- [Data shown]:
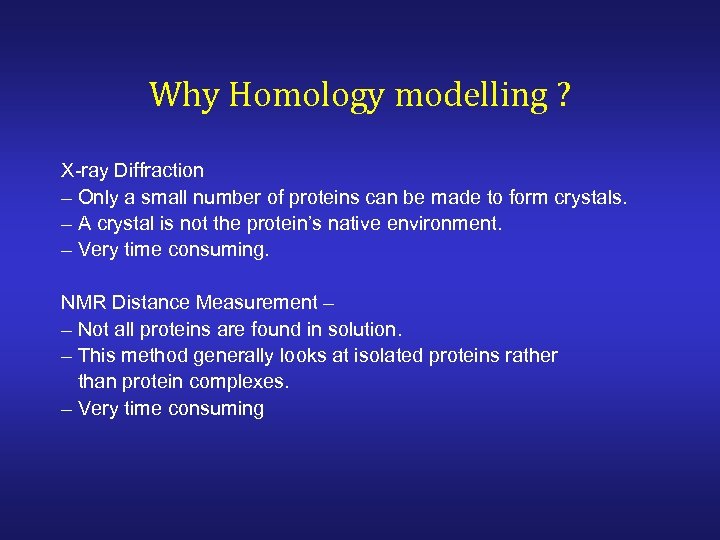 Why Homology modelling ?

X-ray Diffraction
– Only a small number of proteins can be made to form crystals.
– A crystal is not the protein's native environment.
– Very time consuming.

NMR Distance Measurement –
– Not all proteins are found in solution.
– This method generally looks at isolated proteins rather than protein complexes.
– Very time consuming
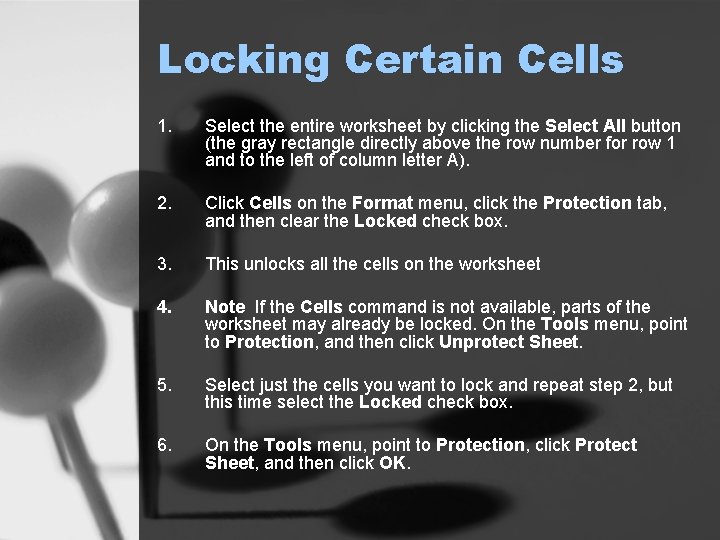 Locking Certain Cells

1. Select the entire worksheet by clicking the Select All button (the gray rectangle directly above the row number for row 1 and to the left of column letter A).

2. Click Cells on the Format menu, click the Protection tab, and then clear the Locked check box.

3. This unlocks all the cells on the worksheet

4. Note If the Cells command is not available, parts of the worksheet may already be locked. On the Tools menu, point to Protection, and then click Unprotect Sheet.

5. Select just the cells you want to lock and repeat step 2, but this time select the Locked check box.

6. On the Tools menu, point to Protection, click Protect Sheet, and then click OK.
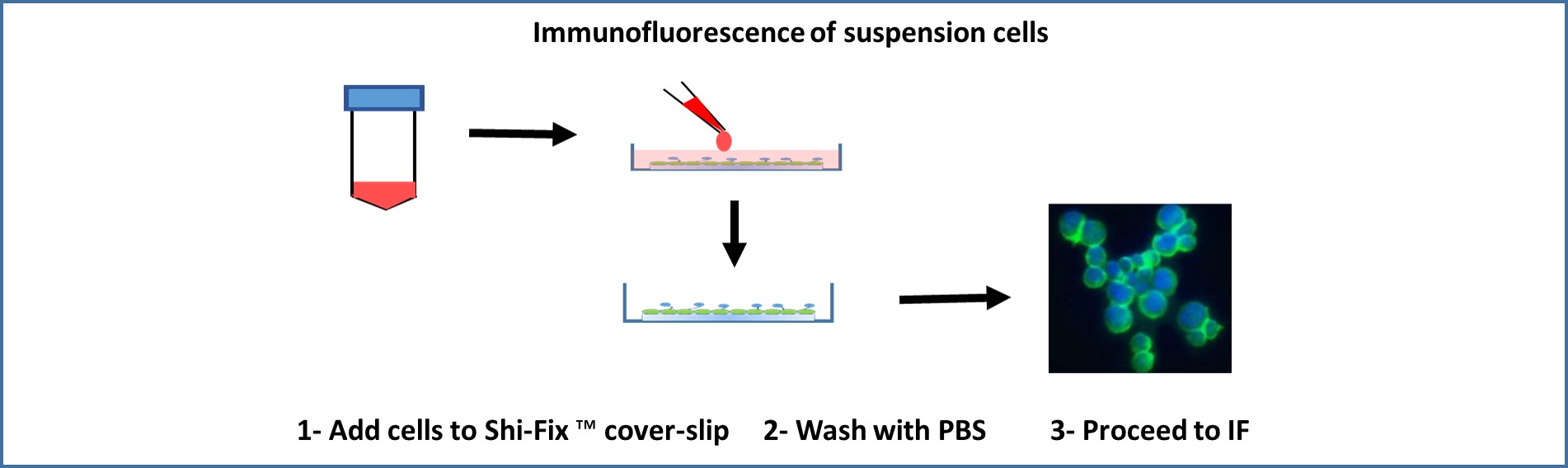 Immunofluorescence of suspension cells

1- Add cells to Shi-Fix ™ cover-slip

2- Wash with PBS

3- Proceed to IF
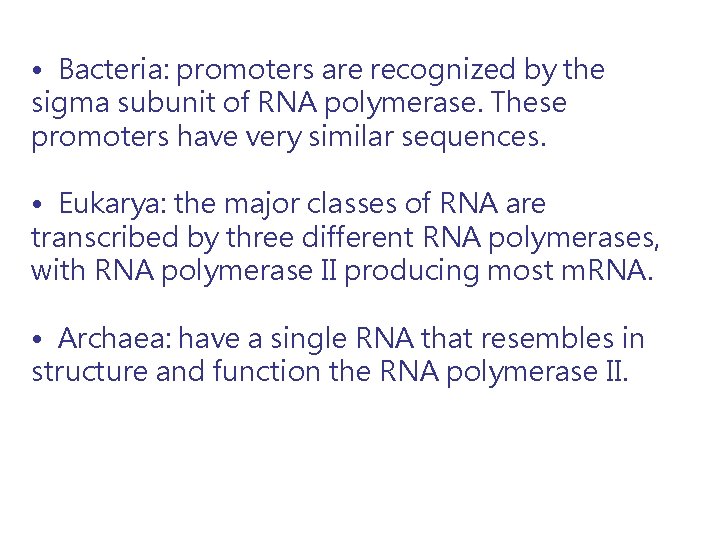 • Bacteria: promoters are recognized by the sigma subunit of RNA polymerase. These promoters have very similar sequences.

• Eukarya: the major classes of RNA are transcribed by three different RNA polymerases, with RNA polymerase II producing most mRNA.

• Archaea: have a single RNA that resembles in structure and function the RNA polymerase II.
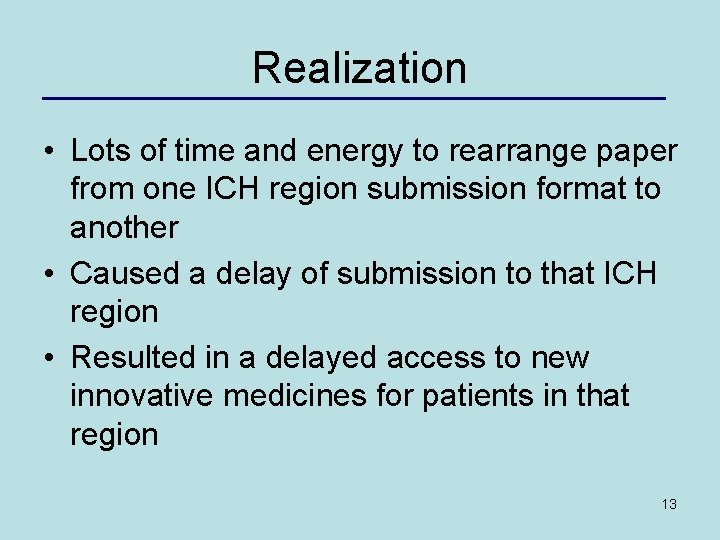 Realization

• Lots of time and energy to rearrange paper from one ICH region submission format to another
• Caused a delay of submission to that ICH region
• Resulted in a delayed access to new innovative medicines for patients in that region

13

- [What is expected]: Leaving every picture out, write out exactly the lines from the beginning of the listing above to the line with "Locking Certain Cells", inclusive.

- [Written answer]:
 Why Homology modelling ?

X-ray Diffraction
– Only a small number of proteins can be made to form crystals.
– A crystal is not the protein's native environment.
– Very time consuming.

NMR Distance Measurement –
– Not all proteins are found in solution.
– This method generally looks at isolated proteins rather than protein complexes.
– Very time consuming
 Locking Certain Cells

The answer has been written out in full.